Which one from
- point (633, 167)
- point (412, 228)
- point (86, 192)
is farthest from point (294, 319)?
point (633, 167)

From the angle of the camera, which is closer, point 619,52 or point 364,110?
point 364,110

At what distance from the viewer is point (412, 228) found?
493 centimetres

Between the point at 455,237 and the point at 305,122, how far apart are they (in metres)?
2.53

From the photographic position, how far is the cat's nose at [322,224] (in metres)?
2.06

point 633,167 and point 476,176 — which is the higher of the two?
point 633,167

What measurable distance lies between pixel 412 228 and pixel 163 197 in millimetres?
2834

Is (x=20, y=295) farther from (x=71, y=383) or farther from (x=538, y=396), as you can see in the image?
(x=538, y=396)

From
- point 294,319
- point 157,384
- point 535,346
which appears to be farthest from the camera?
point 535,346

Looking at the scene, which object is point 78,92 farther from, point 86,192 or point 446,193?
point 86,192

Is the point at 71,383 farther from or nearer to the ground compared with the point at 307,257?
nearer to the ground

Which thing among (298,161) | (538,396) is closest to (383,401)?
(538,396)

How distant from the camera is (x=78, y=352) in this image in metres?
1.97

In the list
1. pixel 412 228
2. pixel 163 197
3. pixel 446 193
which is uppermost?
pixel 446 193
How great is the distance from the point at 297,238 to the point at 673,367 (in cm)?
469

*****

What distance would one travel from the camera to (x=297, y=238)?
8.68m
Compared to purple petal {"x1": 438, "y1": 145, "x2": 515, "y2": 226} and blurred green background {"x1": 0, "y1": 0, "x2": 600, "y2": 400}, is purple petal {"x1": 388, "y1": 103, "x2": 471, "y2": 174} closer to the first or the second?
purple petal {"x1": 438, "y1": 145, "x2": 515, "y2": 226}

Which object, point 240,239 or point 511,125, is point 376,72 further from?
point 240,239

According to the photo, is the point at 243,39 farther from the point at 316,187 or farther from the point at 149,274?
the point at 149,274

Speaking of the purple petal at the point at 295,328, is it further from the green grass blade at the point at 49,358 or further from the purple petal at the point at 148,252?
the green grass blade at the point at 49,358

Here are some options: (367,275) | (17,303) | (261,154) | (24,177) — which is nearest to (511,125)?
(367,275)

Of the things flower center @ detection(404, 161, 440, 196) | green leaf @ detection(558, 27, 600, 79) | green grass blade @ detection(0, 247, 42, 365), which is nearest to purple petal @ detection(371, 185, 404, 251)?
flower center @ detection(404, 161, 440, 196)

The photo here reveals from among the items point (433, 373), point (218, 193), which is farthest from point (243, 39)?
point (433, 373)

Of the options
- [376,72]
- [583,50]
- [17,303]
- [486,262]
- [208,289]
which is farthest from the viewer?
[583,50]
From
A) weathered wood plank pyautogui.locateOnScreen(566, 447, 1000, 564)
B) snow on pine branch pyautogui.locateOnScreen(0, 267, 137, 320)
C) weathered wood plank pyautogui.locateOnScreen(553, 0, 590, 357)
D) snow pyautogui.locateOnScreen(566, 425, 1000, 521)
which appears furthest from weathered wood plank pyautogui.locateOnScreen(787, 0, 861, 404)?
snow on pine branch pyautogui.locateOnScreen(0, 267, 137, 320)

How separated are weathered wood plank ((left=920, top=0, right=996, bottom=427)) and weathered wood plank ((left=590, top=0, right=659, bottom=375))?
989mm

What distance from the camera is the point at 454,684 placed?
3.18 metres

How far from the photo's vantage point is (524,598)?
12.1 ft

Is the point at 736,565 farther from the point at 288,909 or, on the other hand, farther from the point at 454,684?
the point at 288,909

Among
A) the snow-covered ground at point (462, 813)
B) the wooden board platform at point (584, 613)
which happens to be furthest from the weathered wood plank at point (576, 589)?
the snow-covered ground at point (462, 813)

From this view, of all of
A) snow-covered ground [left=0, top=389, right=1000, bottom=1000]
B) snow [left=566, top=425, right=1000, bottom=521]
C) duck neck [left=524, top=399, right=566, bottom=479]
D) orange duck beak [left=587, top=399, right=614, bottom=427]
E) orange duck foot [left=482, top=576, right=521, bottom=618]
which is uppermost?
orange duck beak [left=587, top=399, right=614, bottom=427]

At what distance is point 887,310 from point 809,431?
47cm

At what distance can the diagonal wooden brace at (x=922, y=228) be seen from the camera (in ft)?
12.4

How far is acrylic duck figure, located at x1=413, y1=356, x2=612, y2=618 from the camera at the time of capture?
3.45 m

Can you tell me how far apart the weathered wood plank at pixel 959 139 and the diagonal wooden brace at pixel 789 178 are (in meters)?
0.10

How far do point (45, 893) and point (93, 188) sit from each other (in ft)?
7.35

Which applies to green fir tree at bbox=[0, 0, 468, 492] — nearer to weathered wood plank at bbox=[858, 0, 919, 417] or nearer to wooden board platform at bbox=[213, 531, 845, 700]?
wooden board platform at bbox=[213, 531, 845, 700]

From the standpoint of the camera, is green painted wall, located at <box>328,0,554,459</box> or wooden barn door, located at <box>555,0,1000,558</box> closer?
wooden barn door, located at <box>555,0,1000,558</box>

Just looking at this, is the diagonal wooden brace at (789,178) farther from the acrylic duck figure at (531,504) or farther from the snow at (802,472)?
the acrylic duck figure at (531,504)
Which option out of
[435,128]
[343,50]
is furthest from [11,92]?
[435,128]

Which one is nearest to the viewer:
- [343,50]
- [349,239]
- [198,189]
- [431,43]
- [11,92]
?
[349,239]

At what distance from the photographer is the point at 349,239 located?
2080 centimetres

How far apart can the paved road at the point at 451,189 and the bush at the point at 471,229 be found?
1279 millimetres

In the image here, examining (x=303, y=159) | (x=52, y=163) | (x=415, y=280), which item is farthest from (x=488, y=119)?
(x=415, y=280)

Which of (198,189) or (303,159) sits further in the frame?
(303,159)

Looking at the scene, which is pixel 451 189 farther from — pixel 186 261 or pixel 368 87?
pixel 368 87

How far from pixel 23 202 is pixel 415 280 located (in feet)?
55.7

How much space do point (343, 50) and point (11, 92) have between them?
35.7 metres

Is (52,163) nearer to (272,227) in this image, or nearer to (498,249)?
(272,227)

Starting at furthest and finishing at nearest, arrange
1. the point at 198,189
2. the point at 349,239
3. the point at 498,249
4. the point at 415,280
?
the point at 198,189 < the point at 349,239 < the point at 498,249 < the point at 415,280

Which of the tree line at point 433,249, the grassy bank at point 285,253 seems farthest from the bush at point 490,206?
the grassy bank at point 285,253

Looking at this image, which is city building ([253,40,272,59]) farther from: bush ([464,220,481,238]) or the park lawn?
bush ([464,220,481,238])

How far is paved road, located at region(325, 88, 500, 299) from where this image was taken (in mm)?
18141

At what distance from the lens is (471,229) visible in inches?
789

*****

[EXERCISE BRIEF]:
Rewrite every line between the lines holding "Which one from" and "493 centimetres", inclusive, not only the answers. Shift each number in the answers (point coordinates and distances) by -49.

[RESULT FOR THIS TASK]:
Which one from
- point (633, 167)
- point (412, 228)
- point (86, 192)
is farthest from point (294, 319)?
point (584, 118)

From the angle of the camera, which is closer, point 619,52 or point 364,110?
point 315,61

At what distance from the viewer is point (412, 228) found?
444 centimetres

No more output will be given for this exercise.